United Airlines flight 232 to Philadelphia was being redirected to the small Sioux City airport because of serious mechanical difficulties. It crashed, killing 111 passengers and crew. Fortunately, the large number of emergency workers available and the heroic airmanship of the crew helped make it possible to save 185 onboard. Most of my unit spent the first day of our annual training collecting the dead from the tarmac and the nearby cornfields.
During the flight, the DC-10's tail-mounted engine failed catastrophically, causing the fast-spinning turbine blades to fly out like shrapnel in all directions. The debris from the turbine managed to cut the lines to all three redundant hydraulic systems, making the aircraft nearly uncontrollable.
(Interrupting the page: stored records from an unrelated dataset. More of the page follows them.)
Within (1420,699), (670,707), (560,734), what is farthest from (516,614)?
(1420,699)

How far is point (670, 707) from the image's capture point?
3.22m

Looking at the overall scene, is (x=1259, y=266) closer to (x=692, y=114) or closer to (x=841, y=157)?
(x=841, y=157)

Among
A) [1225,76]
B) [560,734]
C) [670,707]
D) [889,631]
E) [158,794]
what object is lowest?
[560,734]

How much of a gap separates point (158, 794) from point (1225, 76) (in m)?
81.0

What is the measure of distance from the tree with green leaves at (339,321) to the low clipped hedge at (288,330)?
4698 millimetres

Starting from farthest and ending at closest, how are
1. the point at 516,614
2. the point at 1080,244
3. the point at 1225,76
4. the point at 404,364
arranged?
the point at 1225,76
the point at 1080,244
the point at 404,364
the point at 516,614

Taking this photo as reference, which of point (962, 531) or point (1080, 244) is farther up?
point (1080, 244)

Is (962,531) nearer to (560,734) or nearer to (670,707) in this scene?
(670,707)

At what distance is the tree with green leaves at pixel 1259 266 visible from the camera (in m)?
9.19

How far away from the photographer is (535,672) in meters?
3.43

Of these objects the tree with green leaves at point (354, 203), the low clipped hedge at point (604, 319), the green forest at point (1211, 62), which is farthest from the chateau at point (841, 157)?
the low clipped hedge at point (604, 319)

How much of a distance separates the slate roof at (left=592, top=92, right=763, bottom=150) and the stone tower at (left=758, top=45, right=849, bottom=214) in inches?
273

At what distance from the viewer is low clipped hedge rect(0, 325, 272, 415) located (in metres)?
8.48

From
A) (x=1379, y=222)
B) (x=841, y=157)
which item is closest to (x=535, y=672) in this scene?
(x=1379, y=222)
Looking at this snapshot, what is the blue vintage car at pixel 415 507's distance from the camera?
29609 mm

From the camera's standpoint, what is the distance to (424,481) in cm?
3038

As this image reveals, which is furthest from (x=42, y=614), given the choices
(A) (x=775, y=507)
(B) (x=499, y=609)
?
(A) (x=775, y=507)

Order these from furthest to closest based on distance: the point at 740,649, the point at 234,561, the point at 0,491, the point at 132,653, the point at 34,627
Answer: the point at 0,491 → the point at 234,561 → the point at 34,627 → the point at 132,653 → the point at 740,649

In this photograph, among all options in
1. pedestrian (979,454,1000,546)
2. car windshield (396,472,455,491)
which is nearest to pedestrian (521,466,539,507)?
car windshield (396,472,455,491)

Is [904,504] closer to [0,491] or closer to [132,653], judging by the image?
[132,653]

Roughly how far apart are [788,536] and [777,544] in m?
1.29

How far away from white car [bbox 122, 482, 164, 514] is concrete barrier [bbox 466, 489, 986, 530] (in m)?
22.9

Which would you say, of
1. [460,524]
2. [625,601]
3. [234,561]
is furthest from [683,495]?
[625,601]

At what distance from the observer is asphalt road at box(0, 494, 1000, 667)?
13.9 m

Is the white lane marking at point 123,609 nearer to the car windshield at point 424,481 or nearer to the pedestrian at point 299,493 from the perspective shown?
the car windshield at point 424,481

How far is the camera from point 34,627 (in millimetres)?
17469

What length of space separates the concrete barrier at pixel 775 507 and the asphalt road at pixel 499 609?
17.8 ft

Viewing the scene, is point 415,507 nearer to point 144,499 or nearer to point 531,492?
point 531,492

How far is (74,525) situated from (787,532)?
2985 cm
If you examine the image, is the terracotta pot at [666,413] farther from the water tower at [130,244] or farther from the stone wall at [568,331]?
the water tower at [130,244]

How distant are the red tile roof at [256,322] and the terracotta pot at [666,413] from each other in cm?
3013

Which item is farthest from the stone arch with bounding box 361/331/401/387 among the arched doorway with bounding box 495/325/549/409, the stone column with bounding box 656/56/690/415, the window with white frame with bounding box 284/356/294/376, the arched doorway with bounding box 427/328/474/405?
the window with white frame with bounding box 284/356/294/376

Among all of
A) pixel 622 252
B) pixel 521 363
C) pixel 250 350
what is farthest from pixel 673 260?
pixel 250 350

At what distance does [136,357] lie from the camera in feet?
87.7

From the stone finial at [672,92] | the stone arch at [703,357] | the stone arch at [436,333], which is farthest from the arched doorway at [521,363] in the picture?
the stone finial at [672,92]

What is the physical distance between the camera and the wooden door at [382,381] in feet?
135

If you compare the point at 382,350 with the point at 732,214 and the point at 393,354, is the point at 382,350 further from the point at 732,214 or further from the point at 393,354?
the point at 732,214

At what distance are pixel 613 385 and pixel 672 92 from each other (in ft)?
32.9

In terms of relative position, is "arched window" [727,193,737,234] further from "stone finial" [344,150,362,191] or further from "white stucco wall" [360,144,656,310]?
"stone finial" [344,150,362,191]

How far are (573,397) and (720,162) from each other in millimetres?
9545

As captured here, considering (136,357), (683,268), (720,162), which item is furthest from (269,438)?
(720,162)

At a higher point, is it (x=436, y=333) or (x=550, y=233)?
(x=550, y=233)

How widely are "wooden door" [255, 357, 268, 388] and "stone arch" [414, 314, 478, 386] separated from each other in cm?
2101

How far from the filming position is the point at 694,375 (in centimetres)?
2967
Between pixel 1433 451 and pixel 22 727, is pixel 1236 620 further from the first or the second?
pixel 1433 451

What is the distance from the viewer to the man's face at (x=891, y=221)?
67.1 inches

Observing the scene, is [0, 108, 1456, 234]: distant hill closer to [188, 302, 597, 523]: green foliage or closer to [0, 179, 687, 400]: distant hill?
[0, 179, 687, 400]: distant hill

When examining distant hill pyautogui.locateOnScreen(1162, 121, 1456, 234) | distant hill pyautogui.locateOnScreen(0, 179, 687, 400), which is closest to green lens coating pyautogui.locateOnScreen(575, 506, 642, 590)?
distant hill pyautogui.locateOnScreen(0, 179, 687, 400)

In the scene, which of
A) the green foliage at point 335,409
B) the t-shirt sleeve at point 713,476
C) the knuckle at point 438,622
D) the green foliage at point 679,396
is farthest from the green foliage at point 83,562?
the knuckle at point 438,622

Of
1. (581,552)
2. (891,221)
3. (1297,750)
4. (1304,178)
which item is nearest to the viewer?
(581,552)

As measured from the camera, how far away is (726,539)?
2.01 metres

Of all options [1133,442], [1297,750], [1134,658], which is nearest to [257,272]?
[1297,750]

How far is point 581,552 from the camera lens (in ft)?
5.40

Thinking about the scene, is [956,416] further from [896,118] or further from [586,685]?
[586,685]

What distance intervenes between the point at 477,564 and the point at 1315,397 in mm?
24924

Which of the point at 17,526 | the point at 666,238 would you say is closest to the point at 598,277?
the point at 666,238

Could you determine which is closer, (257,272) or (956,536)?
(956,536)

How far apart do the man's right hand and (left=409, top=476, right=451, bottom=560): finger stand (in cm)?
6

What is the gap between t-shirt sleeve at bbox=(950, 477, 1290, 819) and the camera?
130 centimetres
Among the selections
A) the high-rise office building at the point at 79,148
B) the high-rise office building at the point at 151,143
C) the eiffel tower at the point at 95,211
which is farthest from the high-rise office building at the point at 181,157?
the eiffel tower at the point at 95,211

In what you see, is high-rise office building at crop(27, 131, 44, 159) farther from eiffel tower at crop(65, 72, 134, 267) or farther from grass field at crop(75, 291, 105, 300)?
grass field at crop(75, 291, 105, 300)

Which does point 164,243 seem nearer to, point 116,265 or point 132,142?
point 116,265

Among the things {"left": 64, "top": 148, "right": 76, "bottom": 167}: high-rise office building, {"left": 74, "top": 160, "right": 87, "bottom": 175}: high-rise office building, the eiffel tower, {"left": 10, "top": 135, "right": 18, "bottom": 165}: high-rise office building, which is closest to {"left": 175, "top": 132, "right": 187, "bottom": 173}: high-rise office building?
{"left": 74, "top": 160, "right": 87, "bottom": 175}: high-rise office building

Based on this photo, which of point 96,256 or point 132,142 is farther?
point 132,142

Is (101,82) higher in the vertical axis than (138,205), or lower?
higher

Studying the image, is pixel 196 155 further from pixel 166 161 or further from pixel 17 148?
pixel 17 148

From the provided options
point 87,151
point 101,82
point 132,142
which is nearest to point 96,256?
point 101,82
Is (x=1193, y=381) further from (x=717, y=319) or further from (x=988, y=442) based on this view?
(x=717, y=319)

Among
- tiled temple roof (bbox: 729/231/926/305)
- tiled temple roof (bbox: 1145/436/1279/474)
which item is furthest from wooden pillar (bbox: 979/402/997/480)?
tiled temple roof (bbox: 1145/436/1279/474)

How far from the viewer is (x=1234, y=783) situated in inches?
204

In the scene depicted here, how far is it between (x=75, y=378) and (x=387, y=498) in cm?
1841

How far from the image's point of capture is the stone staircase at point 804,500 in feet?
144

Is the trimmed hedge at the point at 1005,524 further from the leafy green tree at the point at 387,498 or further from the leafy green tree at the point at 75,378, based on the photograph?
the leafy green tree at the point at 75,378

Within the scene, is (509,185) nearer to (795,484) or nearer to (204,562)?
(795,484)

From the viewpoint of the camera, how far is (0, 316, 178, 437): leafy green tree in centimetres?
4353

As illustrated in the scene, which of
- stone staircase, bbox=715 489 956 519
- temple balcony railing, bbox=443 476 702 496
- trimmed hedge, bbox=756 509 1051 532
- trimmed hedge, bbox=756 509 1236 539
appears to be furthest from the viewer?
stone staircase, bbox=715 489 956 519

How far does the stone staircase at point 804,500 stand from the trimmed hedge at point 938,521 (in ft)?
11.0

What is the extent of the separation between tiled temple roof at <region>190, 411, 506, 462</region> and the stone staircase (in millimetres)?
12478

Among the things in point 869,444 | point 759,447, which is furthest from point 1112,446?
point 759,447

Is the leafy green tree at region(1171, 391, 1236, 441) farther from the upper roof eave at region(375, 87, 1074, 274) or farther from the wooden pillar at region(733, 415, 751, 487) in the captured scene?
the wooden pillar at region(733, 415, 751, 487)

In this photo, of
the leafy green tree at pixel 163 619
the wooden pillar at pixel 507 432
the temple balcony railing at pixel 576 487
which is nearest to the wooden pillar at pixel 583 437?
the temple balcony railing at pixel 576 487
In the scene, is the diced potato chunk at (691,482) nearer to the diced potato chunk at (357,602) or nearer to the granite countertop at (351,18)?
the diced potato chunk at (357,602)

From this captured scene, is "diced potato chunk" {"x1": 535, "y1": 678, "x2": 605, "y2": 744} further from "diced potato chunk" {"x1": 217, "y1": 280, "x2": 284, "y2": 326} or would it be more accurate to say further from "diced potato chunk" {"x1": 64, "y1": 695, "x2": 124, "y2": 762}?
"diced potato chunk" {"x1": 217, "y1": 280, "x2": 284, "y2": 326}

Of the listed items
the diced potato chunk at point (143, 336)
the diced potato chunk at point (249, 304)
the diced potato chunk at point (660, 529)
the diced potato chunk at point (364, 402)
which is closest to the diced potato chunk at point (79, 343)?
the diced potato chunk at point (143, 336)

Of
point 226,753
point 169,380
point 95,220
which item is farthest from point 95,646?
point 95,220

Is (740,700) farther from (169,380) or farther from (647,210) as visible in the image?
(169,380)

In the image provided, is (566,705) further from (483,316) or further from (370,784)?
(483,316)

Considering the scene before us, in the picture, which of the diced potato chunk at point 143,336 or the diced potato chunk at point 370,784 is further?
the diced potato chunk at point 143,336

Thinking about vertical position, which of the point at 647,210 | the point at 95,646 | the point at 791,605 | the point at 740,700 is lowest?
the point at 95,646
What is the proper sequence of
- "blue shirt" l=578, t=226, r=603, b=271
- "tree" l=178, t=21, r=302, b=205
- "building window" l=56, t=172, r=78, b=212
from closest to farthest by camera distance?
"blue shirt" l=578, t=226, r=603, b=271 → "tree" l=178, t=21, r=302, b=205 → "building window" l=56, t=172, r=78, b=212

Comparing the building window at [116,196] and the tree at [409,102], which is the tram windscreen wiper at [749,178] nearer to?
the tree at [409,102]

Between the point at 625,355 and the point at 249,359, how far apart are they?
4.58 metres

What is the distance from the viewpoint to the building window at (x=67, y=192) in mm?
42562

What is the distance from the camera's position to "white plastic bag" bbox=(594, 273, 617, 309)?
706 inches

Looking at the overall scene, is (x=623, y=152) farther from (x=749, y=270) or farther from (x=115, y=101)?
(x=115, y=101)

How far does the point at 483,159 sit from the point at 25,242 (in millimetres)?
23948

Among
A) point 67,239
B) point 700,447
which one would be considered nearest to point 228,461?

Although the crew was able to guide the aircraft in the direction of the airport by varying the thrust to the two remaining wing-mounted engines, the lack of tail control made a normal landing impossible.
Aviation officials would refer to this as a “one-in-a-billion” event 2 and the media repeated this claim. But because mathematical misconceptions are much more common than one in a billion, if someone tells you that something that had just occurred had merely a one-in-a-billion chance of occurrence, you should consider the possibility that they calculated the odds incorrectly.
This event, as may be the case with the recent 737 MAX 8 crashes, was an example of a common mode failure because a single source caused multiple failures. If the failures of three hydraulic systems were entirely independent of each other, then the failure of all three hydraulic systems in the DC-10 would be extremely unlikely. But because all three hydraulic systems had lines near the tail engine, a single event could damage all of them. The common mode failure wiped out the benefits of redundancy. Likewise, a single software problem may cause problems on multiple 737 crashes.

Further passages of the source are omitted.